STUDY TEXT Block Start
Tom Scollon


It is globally accepted that retail investors – whether in property or share market are market followers. That is, they get on board well into the cycle – up the risk curve – unwittingly. But it happens every cycle.
I want to take you back to 2007 as I said I would in last week’s article:



Click to Enlarge

This is a simple monthly line chart. One of my favourite big pictures. And probably the most important of all charts for investors. Of course when buying and selling I also look at the weekly and in particular the daily to fine tune my moves.

I bought heavily in March and April 2003 – but was also ready to throw my buys back in should they not meet expectations. But risk was not high as the market had taken a small hit after US started bombing Iraq. The market recovered very quickly after the first carnage happened and was up and up for the next almost five years. But as you can see you had a year and more to get on board. Lots of time.

Many investors procrastinated and waited and waited and guess what finally jumped at the end of 2007 – way up the risk curve. Now some may say that this is obvious to see now in hindsight. It does not matter what market it is when you see such long moves up it is time to start bailing. I went to cash late December 2007/January 2008 and stayed largely in cash since.
STUDY TEXT Block End
THE DATA Block Start
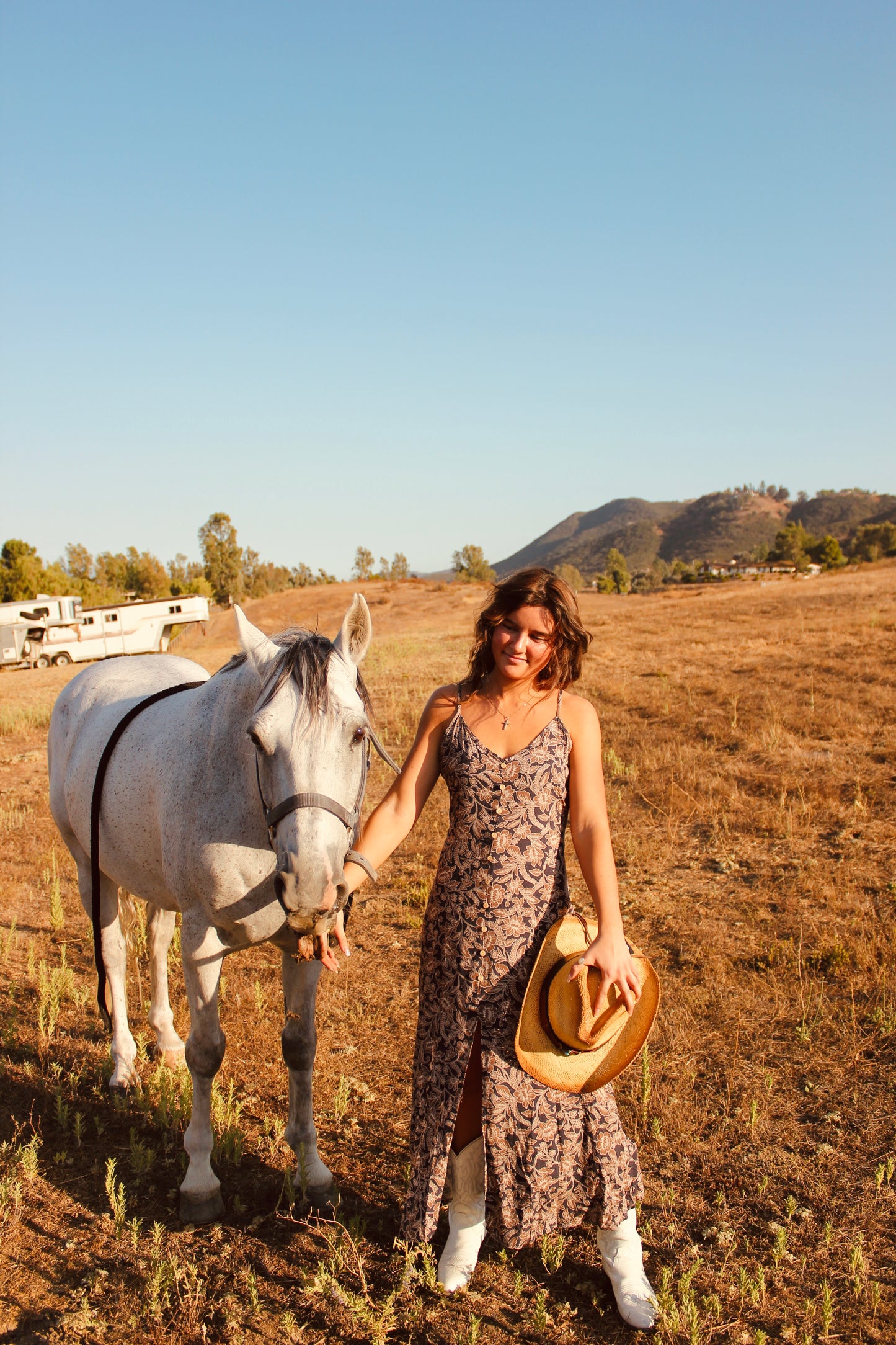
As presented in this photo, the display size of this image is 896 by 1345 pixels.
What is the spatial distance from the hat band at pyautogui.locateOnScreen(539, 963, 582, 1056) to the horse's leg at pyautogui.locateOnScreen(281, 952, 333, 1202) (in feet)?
3.41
THE DATA Block End
PROBLEMS TO SOLVE:
[a] Answer the following from the article on market cycles:
(i) In which months of 2003 did the writer buy heavily?
(ii) After what event had the market taken a small hit in 2003?
(iii) When did the writer go to cash?
[b] Transcribe the passage of the article on market cycles that opens with the words "I want to take" and closes with "Lots of time.".

RESULTS FOR THE EXERCISE:
[a]
(i) March and April 2003.
(ii) After the US started bombing Iraq.
(iii) Late December 2007/January 2008.

[b]
I want to take you back to 2007 as I said I would in last week’s article:



Click to Enlarge

This is a simple monthly line chart. One of my favourite big pictures. And probably the most important of all charts for investors. Of course when buying and selling I also look at the weekly and in particular the daily to fine tune my moves.

I bought heavily in March and April 2003 – but was also ready to throw my buys back in should they not meet expectations. But risk was not high as the market had taken a small hit after US started bombing Iraq. The market recovered very quickly after the first carnage happened and was up and up for the next almost five years. But as you can see you had a year and more to get on board. Lots of time.